I started doing odd jobs for neighbors and saved up enough money to buy one of those new 10 Speed bicycles. I was a good worker and was offered a job by the local butcher, cleaning up the shop several times a week after school and all day Saturday and Sunday. By the time I was 16 I could cut up a chicken in seconds, break down a side beef or hog, cut all the steaks and roasts, grind the sausage and hamburger and put together all the trays for the display cases on my own. I could run a cash register (before bar coding and automatic change machines) and handle customers with confidence and skill. I bought cool, nice threads for school and eventually had my own, pretty cool for High School, car.

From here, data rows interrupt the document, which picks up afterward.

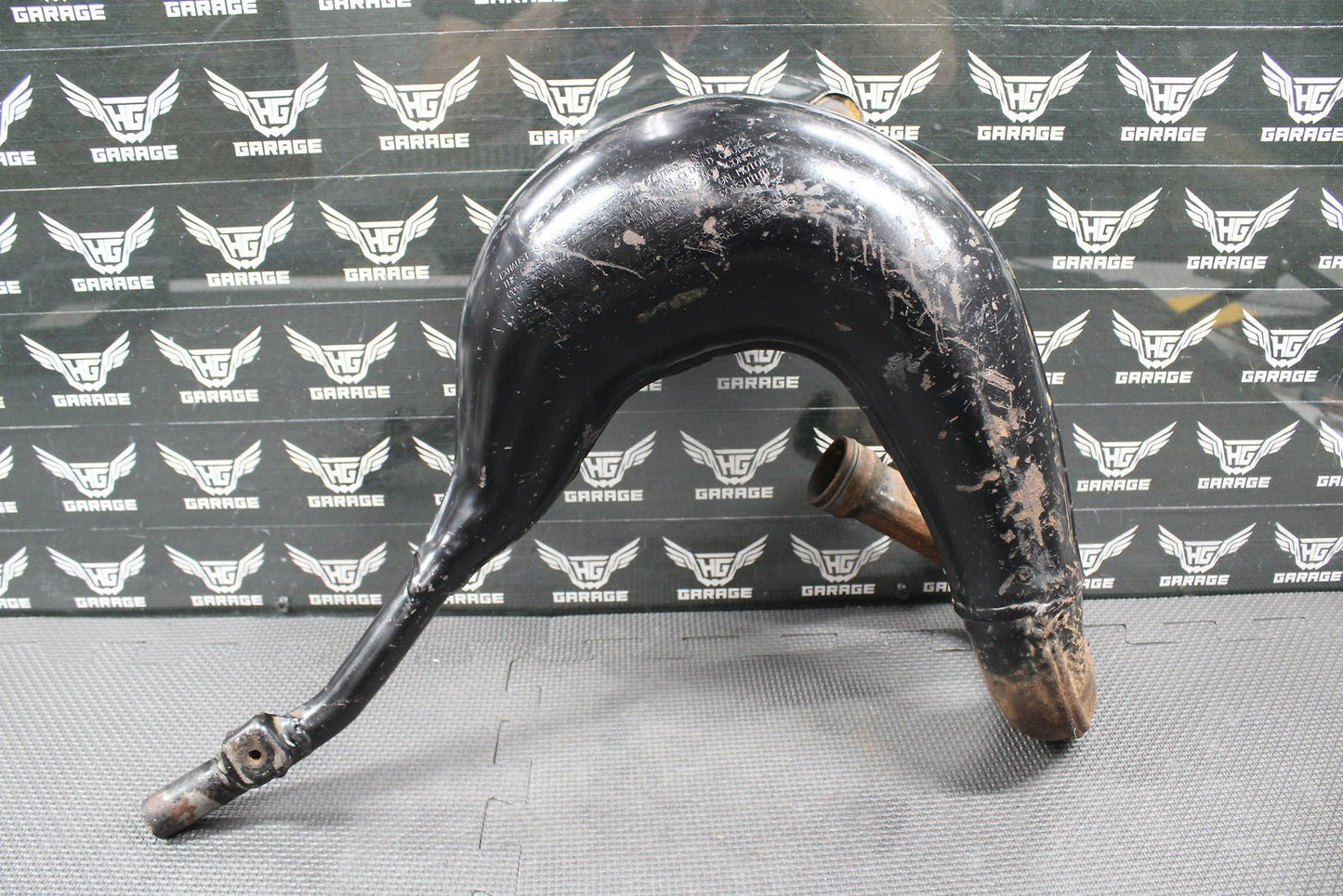 2001 97 - 01 YAMAHA YZ80 OEM EXHAUST PIPE CHAMBER HEADER 4ES - 14610 - 10 - 00 - hggarage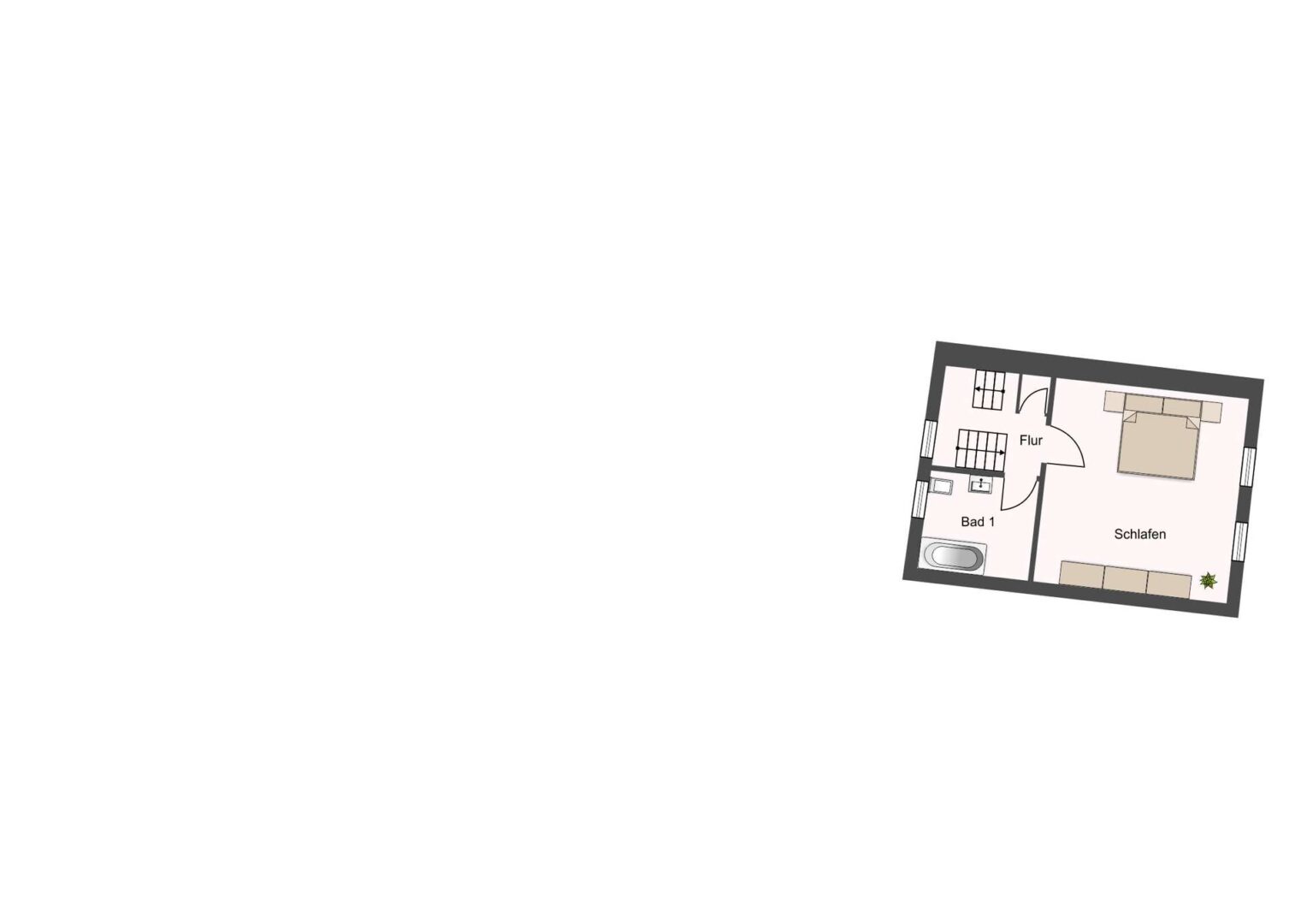 Grundriss DG - Langgasse 27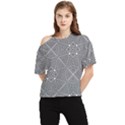 PATTERN FORMES GEOMETRIQUES One Shoulder Cut Out Tee View1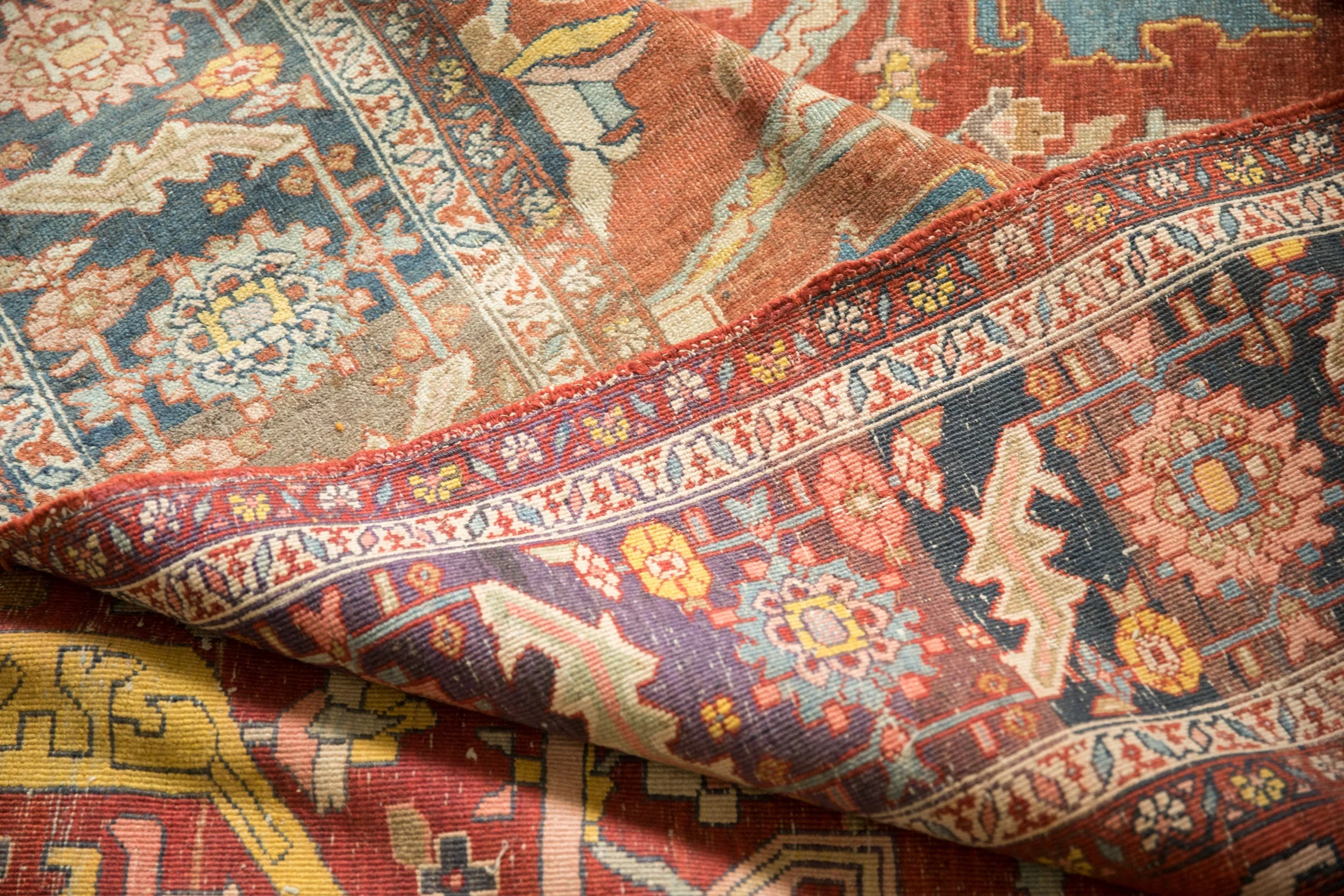 11.5x16.5 Antique Heriz Carpet - Image 17
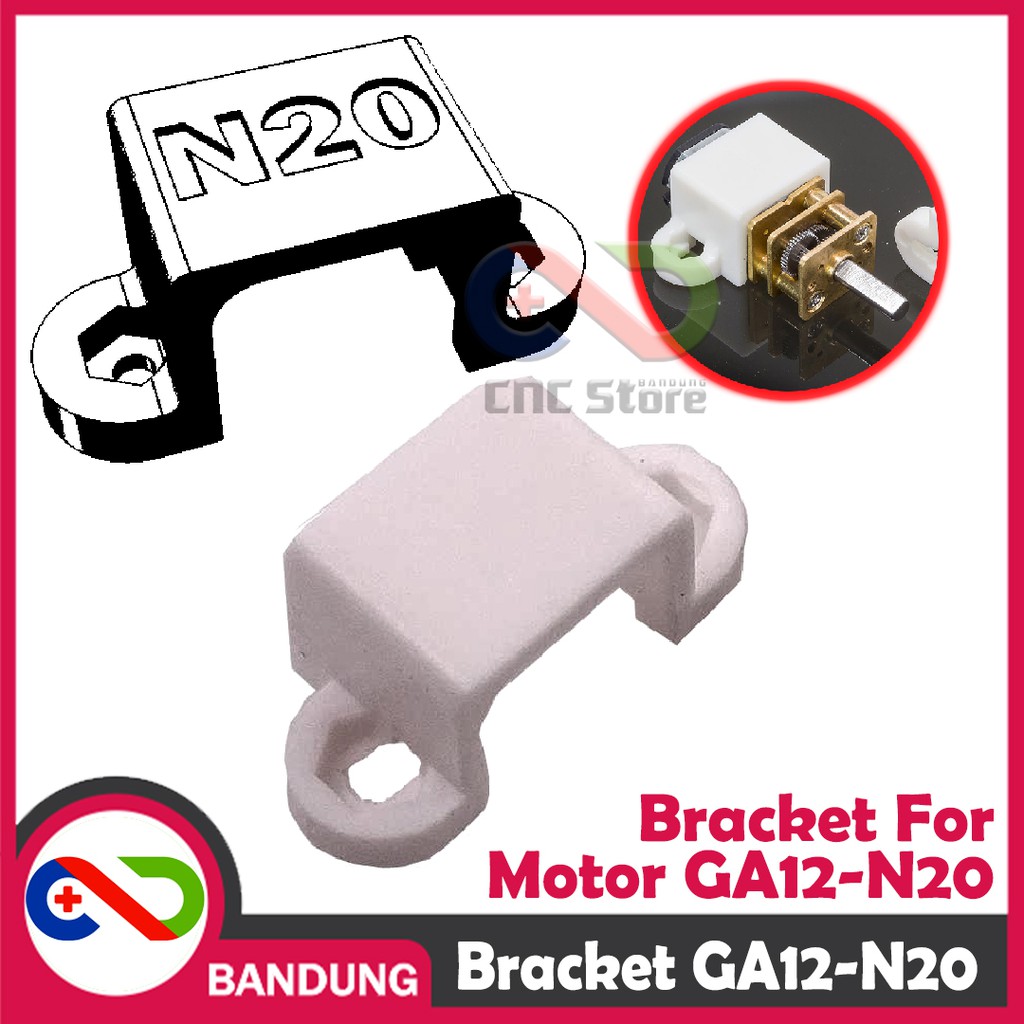 BRACKET DUDUKAN DC MOTOR GA12-N20 N20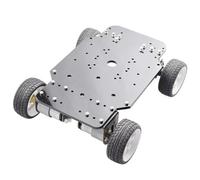 SAANICH 4WD Ackerman Sterzo RC Auto ROS Robot Telaio Con Servo Doppio Motore DC 12V Con Encoder for Arduino FAI DA TE STELO kit giocattolo(PURPLE)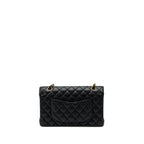 CHANEL MEDIUM CLASSIC DOUBLE FLAP BAG CAVIAR BLACK GHW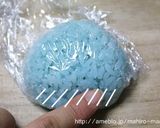 キャラ弁☆デコふり空色deスティッチ♪作り方3写真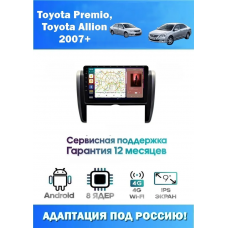 Магнитола Toyota Premio, Allion 2007-2016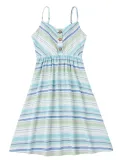 Summer Family Girl Stripes Strap Dress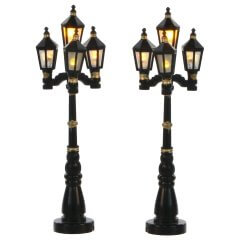 Luville - Old English Street Lantern - Set van 2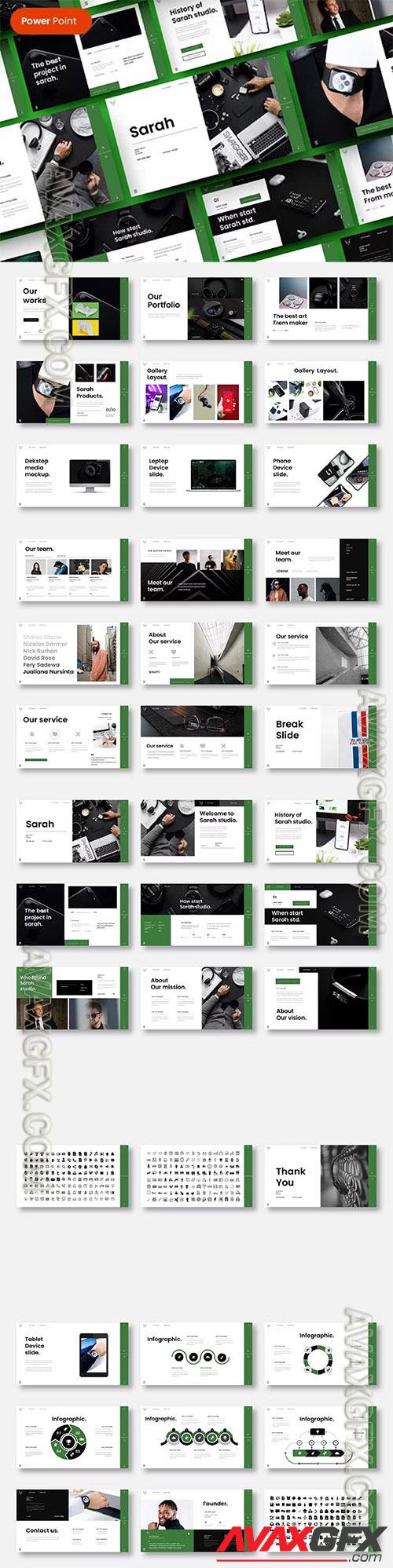 Sarah - Business Powerpoint, Keynote and Google Slides Template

I found High School to be very boring and very exciting. Most of my classes were with the same 25-30 students…the advanced College Prep crowd. I loved the sports, extra-curricular activities, student government and sang Bass in the Advanced/Madrigal Choir. I bought a Spanish guitar and got passably good on it. I did the bare minimum to get A’s & B’s but my main focus was my own personal reading, work, activities and athletics (football, basketball, baseball). The sports, activities and work not only kept me from getting in the trouble I was capable of and would have, they gave me confidence, self esteem and the certainty that I could fend for myself in this world. I was learning that, in the "outside" world, I wasn't such a "bad" person afterall.
And, I also learned that I really loved being with people, enjoyed talking with all types of people, working with people, helping people, being part of a team, doing something worthwhile and doing it well. I learned that there was a bigger world out there other than the “little world” of hypocritical Christianity and that was the world I wanted to live in, and I had my plan; get through High School, prepare to walk away and out into the world the day after graduation and somehow, someway go to college. I was going to go out into that bigger world and I was not going to ever look back. I had learned that I was not destined to be a super star but that I was a very good team player.
My quest was to find my place in this world…to find my “team”…and to find the answers to the questions I still didn’t even know how to articulate.